Commanders and leaders
- Khusrau Khan Ghazi Kamil Tamar: Prataparudra Diwar Mehta
- Casualties and losses: Prataparudra surrendered over 100 elephants, 12,000 horses, and treasures to the invaders

= Siege of Warangal (1318) =

1318 siege by Delhi Sultanate

In 1318, the Delhi Sultanate ruler Qutbuddin Mubarak Shah sent an army to subjugate the Kakatiya ruler Prataparudra who had stopped making tribute payments to Delhi. The invading army, led by Khusrau Khan and other generals, besieged the Kakatiya capital Warangal. Prataparudra negotiated a truce after a brief siege, agreeing to resume payment of tribute to Delhi.

== Background ==

The Kakatiya kingdom, with its capital at Warangal, had been subdued by the forces of Qutbuddin's father Alauddin Khalji in 1310. However, the Kakatiya ruler Prataparudra had stopped making tribute payments to Delhi. Therefore, Mubarak Shah sent an army to subjugate him. The army was led by Khusrau Khan, Khwaja Haji (who had served as Alauddin's minister of war), and Malik Qutlugh (amir-i shikar).

== The siege ==

After reaching the vicinity of Warangal, Khusrau Khan surveyed the city from the Hanamkonda hill. His initial attack forced the defending garrison to retreat inside the Warangal Fort. The invaders then besieged the fort, and set fire to the fort's gate. The fire seems to have failed to achieve the desired results, as the invaders next pitched their tents around the fort. The Delhi army deployed highly advanced military technology by contemporary standards, including several siege engines.
============
Continue the account of the 1318 siege of Warangal, starting after its final sentence.

Recorded information —
============
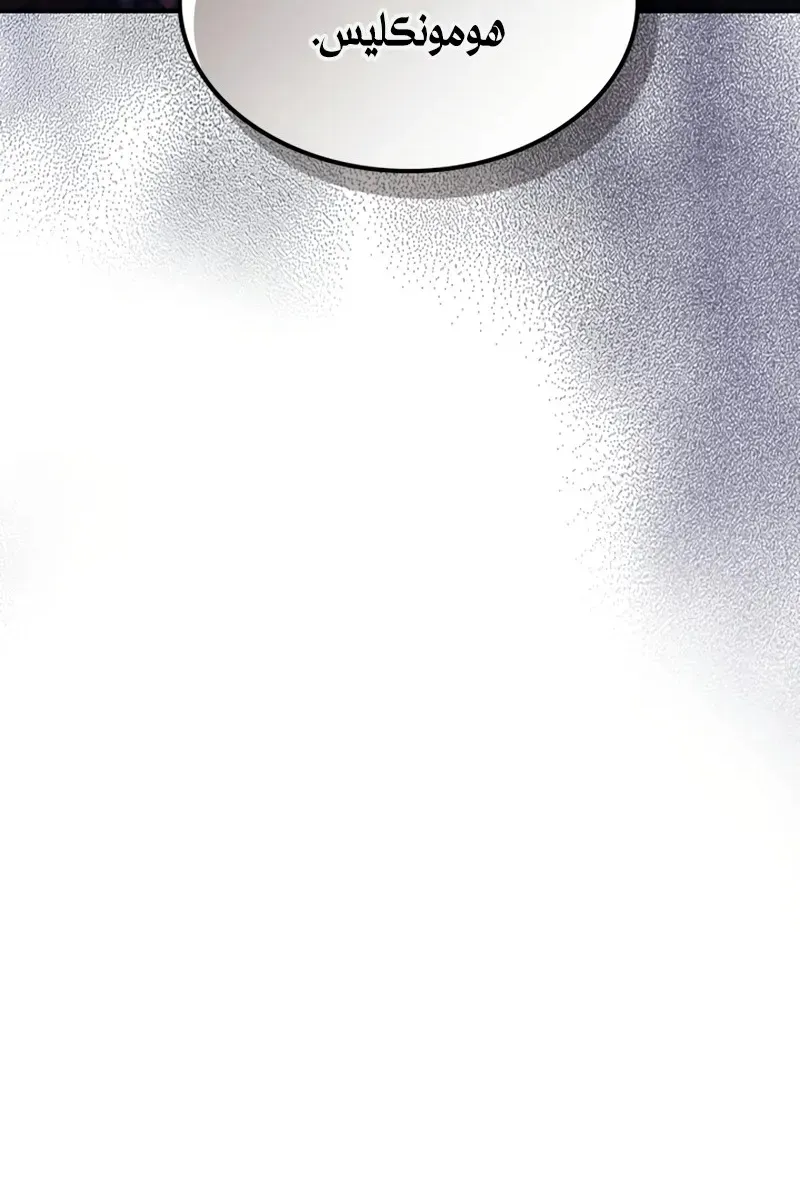 الصفحة 37 من 76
============
Answer box —
At night, Prataparudra's general Diwar Mehta launched an attack on the Delhi camp. However, the attack was repulsed by Ghazi Kamil (governor of Awadh) and Tamar (governor of Chanderi). The Delhi soldiers then climbed up to a tower of the outer fort wall, and captured Prataparudra's minister Anil Mehta in a skirmish. Khusrau Khan spared the captive's life. During the first half of the next day, the invaders captured the outer mud-fort. The invaders then decided to construct a pasheb under the supervision of Malik Ambar and Shihab Arb. At this time, Prataparudra sent his messengers to negotiate peace.

== Prataparudra's surrender ==

As part of the truce negotiations, Prataparudra surrendered over 100 elephants, 12,000 horses, and treasures to the invaders. Khusrau Khan also demanded an annual tribute payment of 60 gold bricks and cessation of five districts (Badarkot, Kailas, Basudan, Elor, and Kobar) from Prataparudra. After negotiations, this demand was reduced to 40 gold bricks and cessation of Badarkot. As a sign of Prataparudra's surrender, the canopy (chatr), baton (durbash), and banner given to him by Alauddin were taken back, and brought back as a gift from Mubarak Shah. Prataparudra paid obeisance to the royal canopy from the ramparts of his fort on three successive mornings.

After subduing the Kakatiyas, Khusrau Khan marched to Ellora near Daulatabad Fort, where Mubarak Shah had been residing for a month. The rest of the army joined him on the banks of the Narmada River on his way back to Delhi.